# Deploy as web service

Once you've tested the model and are satisfied with the results, deploy the model as a web service hosted in ACI.

To build the correct environment for ACI, provide the following:

- A scoring script to show how to use the model
- An environment file to show what packages need to be installed
- A configuration file to build the ACI
- The model you trained before

In the previous module, we trained a machine learning model.

Now, we're ready to deploy the model as a web service in cloud, leveraging Microsoft Azure Container Instances (ACI). A web service is an image, in this case a Docker image, that encapsulates the scoring logic and the model itself.

### Deployment workflow

The process of deploying a model is similar for all compute targets:

1. Train a model.
2. Register the model.
3. Create an image configuration.
4. Create the image.
5. Deploy the image to a compute target.
6. Test the deployment


The following code is based on the official Microsoft Azure Machine Learning documentation tutorial, https://docs.microsoft.com/en-us/azure/machine-learning/service/tutorial-deploy-models-with-aml

We need to setup our dev environment in Azure first, by following the steps listed in the official documentation [here](https://docs.microsoft.com/en-us/azure/machine-learning/service/how-to-configure-environment#workspace) and [here](https://docs.microsoft.com/en-us/azure/machine-learning/service/quickstart-get-started).

┄┄┄┄┄┄┄┄┄┄┄┄┄┄┄┄┄┄┄┄

▶ EXERCISE
Write the next part of the guide on deploying a model as a web service in ACI, picking up after its last sentence. The lines after this point come from a separate source.

▶ DATA RECORDS
┄┄┄┄┄┄┄┄┄┄┄┄┄┄┄┄┄┄┄┄

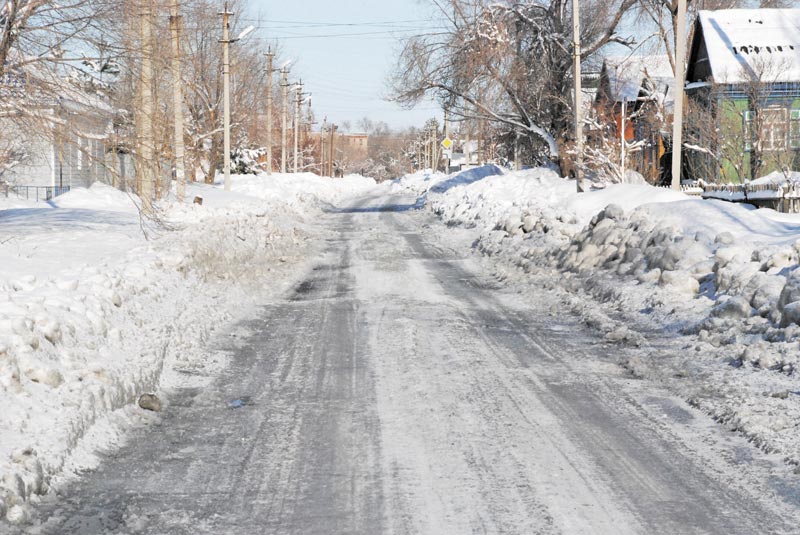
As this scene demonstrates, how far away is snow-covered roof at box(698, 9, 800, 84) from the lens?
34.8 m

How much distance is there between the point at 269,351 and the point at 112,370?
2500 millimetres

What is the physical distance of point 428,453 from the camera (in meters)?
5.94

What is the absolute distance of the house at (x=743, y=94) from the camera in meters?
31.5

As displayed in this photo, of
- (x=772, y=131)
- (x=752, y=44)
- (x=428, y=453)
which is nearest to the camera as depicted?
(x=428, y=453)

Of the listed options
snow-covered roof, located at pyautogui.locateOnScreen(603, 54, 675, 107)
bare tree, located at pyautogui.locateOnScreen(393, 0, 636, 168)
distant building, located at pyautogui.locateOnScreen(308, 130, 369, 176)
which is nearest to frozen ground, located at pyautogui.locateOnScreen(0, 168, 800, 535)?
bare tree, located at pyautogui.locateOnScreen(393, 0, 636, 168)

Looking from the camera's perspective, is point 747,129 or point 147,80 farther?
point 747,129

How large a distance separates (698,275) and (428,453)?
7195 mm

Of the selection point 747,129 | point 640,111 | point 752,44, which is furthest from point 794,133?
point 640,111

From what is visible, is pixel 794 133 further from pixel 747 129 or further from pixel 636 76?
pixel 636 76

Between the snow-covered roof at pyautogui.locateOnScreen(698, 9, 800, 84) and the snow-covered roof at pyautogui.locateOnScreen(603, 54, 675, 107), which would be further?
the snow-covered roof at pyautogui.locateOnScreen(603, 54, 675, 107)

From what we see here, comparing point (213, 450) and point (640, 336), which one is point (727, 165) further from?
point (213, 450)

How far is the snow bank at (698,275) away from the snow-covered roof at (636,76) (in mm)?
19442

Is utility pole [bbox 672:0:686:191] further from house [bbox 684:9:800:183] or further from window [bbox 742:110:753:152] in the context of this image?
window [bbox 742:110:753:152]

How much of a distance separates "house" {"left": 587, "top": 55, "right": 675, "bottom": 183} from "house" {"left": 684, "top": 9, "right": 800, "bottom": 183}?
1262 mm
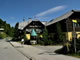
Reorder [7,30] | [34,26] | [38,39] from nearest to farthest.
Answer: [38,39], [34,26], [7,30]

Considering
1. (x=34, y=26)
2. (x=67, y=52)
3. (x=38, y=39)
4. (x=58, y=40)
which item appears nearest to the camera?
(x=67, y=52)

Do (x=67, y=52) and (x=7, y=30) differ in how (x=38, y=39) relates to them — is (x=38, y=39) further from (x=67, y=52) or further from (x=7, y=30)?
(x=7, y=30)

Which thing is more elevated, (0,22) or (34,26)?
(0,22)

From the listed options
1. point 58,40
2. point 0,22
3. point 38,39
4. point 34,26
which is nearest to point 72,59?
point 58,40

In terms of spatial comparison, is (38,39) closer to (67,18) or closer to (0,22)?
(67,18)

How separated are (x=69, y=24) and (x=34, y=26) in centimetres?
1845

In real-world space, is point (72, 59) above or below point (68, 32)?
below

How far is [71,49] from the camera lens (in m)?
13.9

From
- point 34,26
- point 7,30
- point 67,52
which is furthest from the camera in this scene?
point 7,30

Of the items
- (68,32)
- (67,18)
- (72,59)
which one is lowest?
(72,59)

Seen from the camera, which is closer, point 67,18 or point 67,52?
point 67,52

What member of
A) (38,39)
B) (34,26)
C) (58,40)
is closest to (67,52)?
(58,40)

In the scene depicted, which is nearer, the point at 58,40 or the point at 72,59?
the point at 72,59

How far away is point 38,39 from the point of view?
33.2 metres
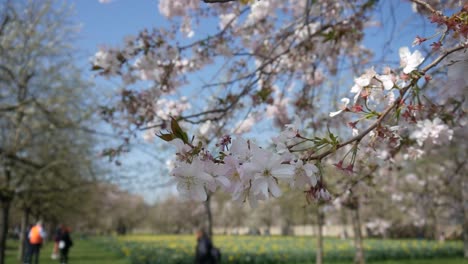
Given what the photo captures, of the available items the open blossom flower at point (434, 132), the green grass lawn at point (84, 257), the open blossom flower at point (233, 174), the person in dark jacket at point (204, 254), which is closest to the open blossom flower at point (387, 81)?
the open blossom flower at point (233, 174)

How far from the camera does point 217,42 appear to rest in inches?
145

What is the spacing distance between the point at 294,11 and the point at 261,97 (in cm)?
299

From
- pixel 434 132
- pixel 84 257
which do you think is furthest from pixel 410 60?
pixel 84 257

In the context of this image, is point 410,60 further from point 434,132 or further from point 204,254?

┄┄┄┄┄┄┄┄┄┄┄┄┄┄┄┄┄┄┄┄

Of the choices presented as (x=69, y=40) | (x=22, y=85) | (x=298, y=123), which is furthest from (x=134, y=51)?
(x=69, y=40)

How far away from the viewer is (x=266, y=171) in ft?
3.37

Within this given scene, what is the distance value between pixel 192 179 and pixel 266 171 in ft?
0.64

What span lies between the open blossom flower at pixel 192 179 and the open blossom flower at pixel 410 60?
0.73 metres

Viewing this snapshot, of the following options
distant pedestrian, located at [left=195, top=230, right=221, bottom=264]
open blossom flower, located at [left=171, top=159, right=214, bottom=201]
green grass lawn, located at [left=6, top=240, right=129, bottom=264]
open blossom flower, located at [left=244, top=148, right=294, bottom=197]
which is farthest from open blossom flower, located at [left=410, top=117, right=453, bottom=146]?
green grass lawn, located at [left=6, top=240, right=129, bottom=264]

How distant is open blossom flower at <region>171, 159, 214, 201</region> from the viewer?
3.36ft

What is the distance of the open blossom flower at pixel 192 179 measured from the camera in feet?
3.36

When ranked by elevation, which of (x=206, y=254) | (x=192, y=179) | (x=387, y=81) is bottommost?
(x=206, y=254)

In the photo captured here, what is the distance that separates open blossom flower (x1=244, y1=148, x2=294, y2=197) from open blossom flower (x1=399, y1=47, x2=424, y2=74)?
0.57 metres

┄┄┄┄┄┄┄┄┄┄┄┄┄┄┄┄┄┄┄┄

▶ FINAL ANSWER
In [None]:
import azureml
from azureml.core import Workspace, Run
from azureml.core.model import Model
from azureml.core.image import ContainerImage
from azureml.core.conda_dependencies import CondaDependencies 
from azureml.core.webservice import Webservice
from azureml.core.webservice import AciWebservice

In [None]:
# display the core SDK version number
print("Azure ML SDK Version: ", azureml.core.VERSION)

You can choose to setup your workspace directly from the Azure Portal, or running the code below.

In [None]:
azure_subscription_id = 'YOUR-SUBSCRIPTION-ID'
azure_resource_group  = 'ps-fastai-rg'
azure_mlworkspace_name  = 'ps-fastai'

In [None]:
# Create Azure Machine Learning Workspace
ws = Workspace.create(name=azure_mlworkspace_name,
                      subscription_id=azure_subscription_id, 
                      resource_group=azure_resource_group,
                      create_resource_group=True,
                      location='westeurope' # Or other supported Azure region   
                     )

# Save the configuration file
ws.write_config()

If you created the Workspace from the Azure Portal, you can get a reference to it by running the following cell:

In [None]:
try:
    ws = Workspace(subscription_id = azure_subscription_id, resource_group = azure_resource_group, workspace_name = azure_mlworkspace_name)
    ws.write_config()
    print('Library configuration succeeded')
except:
    print('Workspace not found')

In [None]:
ws.get_details()

### Connect to workspace
Once you have the configuration file, Workspace can be loaded using the following code:

In [None]:
# load workspace configuration from the config.json file in the current folder.
ws = Workspace.from_config()
print(ws.name, ws.location, ws.resource_group, ws.location, sep = '\t')

### Register the model

In [None]:
model_path = '../datasets/20news/models/final_for_prod.pth'
model_name = "ps-fastai-nlp-classification"

In [None]:
model = Model.register(model_path = model_path,
                       model_name = model_name,
                       tags = {"key": "0.1"},
                       description = "Pluralsight Fast.AI NLP Classification Model",
                       workspace = ws)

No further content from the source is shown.